- [The task]: Every line of the listing below should be written out exactly, minus its pictures.

——————————

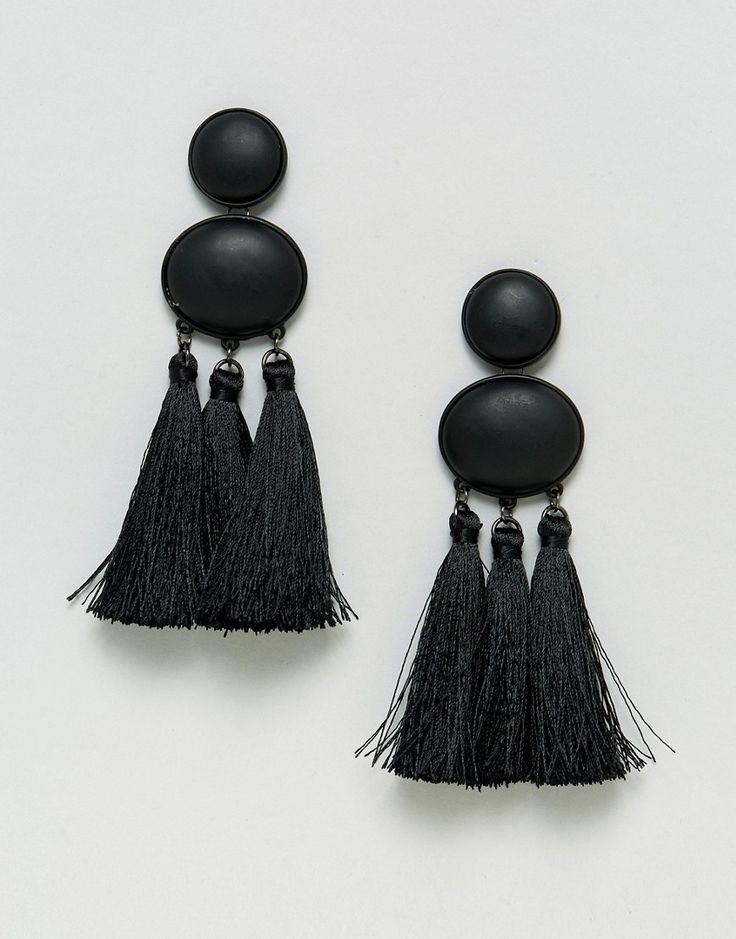 ASOS Statement Matte Black Tassel Earrings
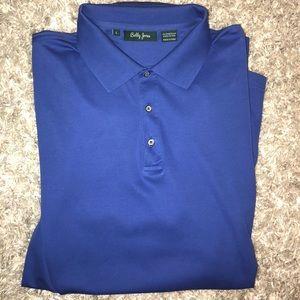 like new men's polo golf shirt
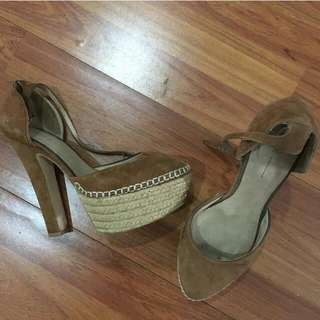 Brown Suede Heels uk.39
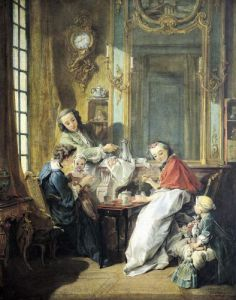 The Afternoon Meal 1739 by Francois Boucher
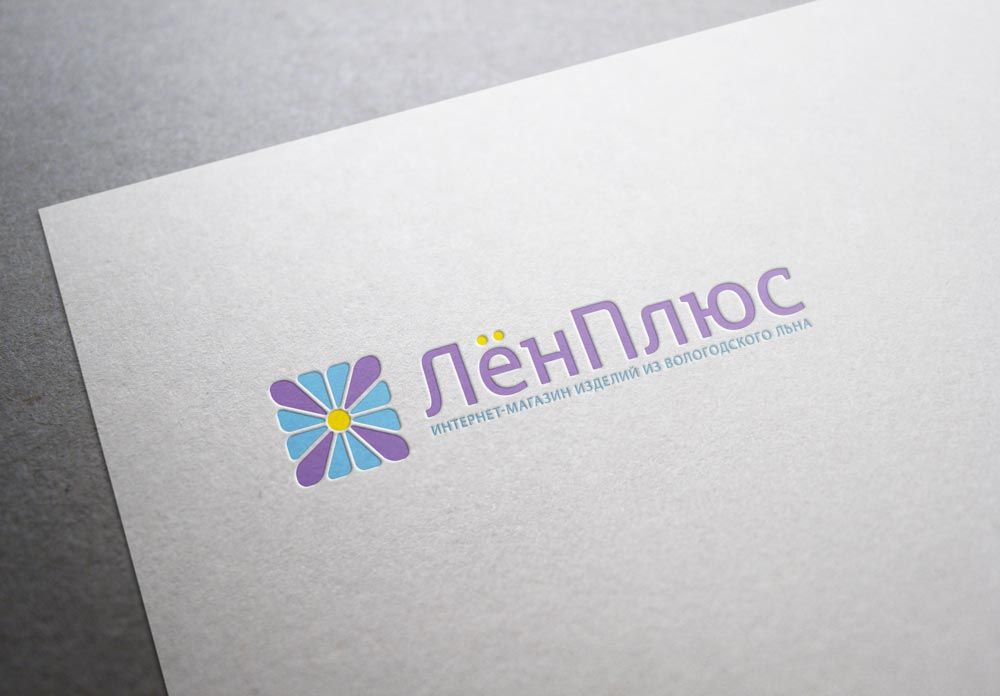 Логотип интернет-магазина ЛенПлюс - дизайнер tutcode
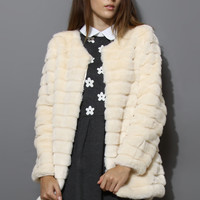 Quilted Faux Fur Coat in Cream  White
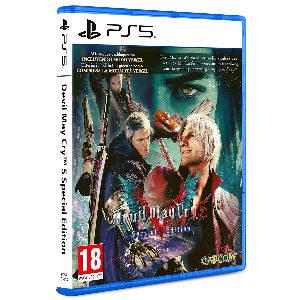 Juego Devil May Cry 5 special para playstation 5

——————————

- [Response area]:
 ASOS Statement Matte Black Tassel Earrings
 like new men's polo golf shirt
 Brown Suede Heels uk.39
 The Afternoon Meal 1739 by Francois Boucher
 Логотип интернет-магазина ЛенПлюс - дизайнер tutcode
 Quilted Faux Fur Coat in Cream  White
 Juego Devil May Cry 5 special para playstation 5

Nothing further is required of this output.